La carte ne se limite pas au registre cru : les viandes grillées affirment l’ancrage andin de la cuisine, rappelant que le Pérou est aussi une civilisation du feu et de la braise, où l’anticucho — brochette de cœur de bœuf marinée — est autant un monument culturel qu’un plat. Chez Manka, cette tradition du feu dialogue avec la légèreté des préparations crues, créant un repas en mouvement, qui ne se laisse jamais enfermer dans une seule tonalité.

Chez Manka, la cuisine Nikkei ne se consomme pas : elle s’éprouve.

L’expérience est conçue pour solliciter tous les sens simultanément. L’odorat, d’abord — les arômes de coriandre fraîche, de citron vert pressé, de gingembre râpé et de piment grillé qui s’échappent des assiettes sont une invitation au voyage bien avant la première bouchée. La vue, ensuite — car la cuisine Nikkei est aussi un art du dressage, héritière de l’esthétique japonaise qui fait de chaque assiette une composition visuelle pensée. Le touché des textures — le croquant du maïs cancha, la tendreté du poisson cru, la consistance du riz vinaigré, la légèreté d’une mousse d’avocat.
Et puis il y a ce que la cuisine Nikkei fait aux émotions : cette capacité à provoquer la surprise, à dérouter les habitudes, à faire dire à un convive alsacien qui n’a jamais mis les pieds à Lima ou à Tokyo qu’il comprend, soudainement, pourquoi ces deux cultures se sont choisies. C’est peut-être cela, le miracle de la cuisine Nikkei : donner à comprendre l’histoire d’un peuple et d’une rencontre à travers une seule bouchée. Chez Manka, rue Wilson, Khaled Alloucha perpétue ce miracle chaque soir.
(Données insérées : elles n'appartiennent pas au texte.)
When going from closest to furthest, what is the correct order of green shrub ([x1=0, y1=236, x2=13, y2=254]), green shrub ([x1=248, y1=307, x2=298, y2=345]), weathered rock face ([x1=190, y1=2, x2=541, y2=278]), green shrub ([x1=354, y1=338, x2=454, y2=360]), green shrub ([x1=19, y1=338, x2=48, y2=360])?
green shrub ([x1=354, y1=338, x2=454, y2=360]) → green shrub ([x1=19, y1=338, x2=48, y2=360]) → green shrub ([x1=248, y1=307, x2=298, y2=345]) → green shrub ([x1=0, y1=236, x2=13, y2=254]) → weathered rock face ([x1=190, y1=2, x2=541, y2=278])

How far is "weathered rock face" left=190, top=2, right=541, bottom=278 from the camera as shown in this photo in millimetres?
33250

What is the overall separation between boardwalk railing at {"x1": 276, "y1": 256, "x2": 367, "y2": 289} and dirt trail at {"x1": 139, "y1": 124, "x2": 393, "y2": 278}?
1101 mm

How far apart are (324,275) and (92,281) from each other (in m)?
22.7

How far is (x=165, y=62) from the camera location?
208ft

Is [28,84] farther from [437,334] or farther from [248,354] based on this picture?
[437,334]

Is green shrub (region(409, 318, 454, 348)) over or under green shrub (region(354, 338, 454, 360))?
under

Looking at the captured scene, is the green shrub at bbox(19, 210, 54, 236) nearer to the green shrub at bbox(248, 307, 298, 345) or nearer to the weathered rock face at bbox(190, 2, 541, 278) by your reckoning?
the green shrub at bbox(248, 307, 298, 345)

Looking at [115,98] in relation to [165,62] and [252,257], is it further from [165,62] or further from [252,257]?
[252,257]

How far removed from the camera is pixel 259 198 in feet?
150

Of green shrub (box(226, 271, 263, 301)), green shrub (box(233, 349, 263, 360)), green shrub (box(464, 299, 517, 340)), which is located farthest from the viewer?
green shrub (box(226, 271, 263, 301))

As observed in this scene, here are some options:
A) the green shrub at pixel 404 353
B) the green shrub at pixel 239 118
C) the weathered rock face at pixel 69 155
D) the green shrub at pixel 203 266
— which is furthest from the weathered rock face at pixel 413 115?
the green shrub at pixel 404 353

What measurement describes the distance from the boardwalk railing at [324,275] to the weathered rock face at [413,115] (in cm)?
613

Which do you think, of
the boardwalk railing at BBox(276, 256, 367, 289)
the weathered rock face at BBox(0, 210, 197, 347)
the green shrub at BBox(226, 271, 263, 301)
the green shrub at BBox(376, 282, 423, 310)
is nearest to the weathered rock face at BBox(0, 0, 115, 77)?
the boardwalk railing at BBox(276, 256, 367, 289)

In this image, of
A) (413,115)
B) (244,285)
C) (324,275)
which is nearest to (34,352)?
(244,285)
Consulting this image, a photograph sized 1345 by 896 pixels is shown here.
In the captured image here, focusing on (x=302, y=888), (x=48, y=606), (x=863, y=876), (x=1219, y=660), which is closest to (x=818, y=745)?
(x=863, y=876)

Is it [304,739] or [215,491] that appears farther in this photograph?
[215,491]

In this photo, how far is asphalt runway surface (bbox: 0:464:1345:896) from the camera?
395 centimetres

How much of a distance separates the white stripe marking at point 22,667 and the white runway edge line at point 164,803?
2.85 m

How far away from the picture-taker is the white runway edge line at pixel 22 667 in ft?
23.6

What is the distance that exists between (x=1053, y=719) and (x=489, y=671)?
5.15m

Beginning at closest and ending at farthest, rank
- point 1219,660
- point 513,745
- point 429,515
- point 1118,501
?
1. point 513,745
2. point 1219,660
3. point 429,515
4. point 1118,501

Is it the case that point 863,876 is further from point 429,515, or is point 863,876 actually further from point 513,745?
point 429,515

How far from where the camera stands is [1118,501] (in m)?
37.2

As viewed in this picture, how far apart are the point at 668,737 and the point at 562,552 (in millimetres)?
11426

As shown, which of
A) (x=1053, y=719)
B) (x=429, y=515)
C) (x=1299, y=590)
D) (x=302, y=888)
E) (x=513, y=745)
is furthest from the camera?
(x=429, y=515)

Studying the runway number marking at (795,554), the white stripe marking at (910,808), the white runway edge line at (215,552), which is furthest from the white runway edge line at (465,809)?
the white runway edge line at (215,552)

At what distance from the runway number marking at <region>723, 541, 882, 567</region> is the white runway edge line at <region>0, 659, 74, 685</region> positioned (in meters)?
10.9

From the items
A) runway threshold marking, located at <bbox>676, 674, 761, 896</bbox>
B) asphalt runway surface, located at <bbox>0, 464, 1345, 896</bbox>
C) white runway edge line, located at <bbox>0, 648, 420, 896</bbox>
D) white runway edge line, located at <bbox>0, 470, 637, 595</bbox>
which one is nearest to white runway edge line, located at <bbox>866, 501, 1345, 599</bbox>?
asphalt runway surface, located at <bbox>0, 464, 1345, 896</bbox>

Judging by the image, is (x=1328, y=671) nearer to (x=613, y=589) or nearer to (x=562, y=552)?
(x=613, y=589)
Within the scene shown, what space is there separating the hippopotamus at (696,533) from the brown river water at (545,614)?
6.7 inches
Une reconnaissance mondiale qui arrive en Alsace

La cuisine Nikkei n’est plus un secret d’initiés. À Lima, le Central de Virgilio Martínez et le Maido de Mitsuharu Tsumura — tous deux régulièrement classés parmi les meilleurs restaurants du monde — ont porté cette gastronomie au sommet de la reconnaissance internationale.

À Paris, le Manko de l’avenue Montaigne, récemment rénové et doté d’un nouveau chef péruvien formé sur plusieurs continents, confirme que la capitale française a définitivement adopté le Nikkei. À Barcelone, à Londres, à New York, les tables Nikkei se multiplient, attirant des convives séduits par cette cuisine à la fois accessible et sophistiquée, fraîche et profonde, colorée et élégante.

Dans ce panorama mondial, Manka occupe une position singulière et précieuse : celle d’un restaurant qui apporte en province française — et plus spécifiquement en Alsace — une cuisine qui, jusqu’ici, restait largement l’apanage des grandes métropoles. Ce n’est pas rien. C’est même, dans un sens, un acte culturel : affirmer que la gastronomie d’avant-garde n’a pas à rester l’otage des grandes capitales, qu’elle peut s’épanouir là où des hommes et des femmes ont la passion et le courage de la porter.

Dans une époque où la gastronomie mondiale tend à s’homogénéiser, où les mêmes tendances circulent de métropole en métropole avec la fluidité des réseaux sociaux, il est réjouissant de trouver, au détour d’une rue mulhousienne, une table qui porte une vraie vision du monde. Manka n’est pas un restaurant à la mode.

C’est un restaurant qui a quelque chose à dire — sur le voyage, sur la rencontre, sur la manière dont deux civilisations peuvent, en s’unissant dans l’assiette, créer quelque chose de plus grand que chacune d’elles prises séparément.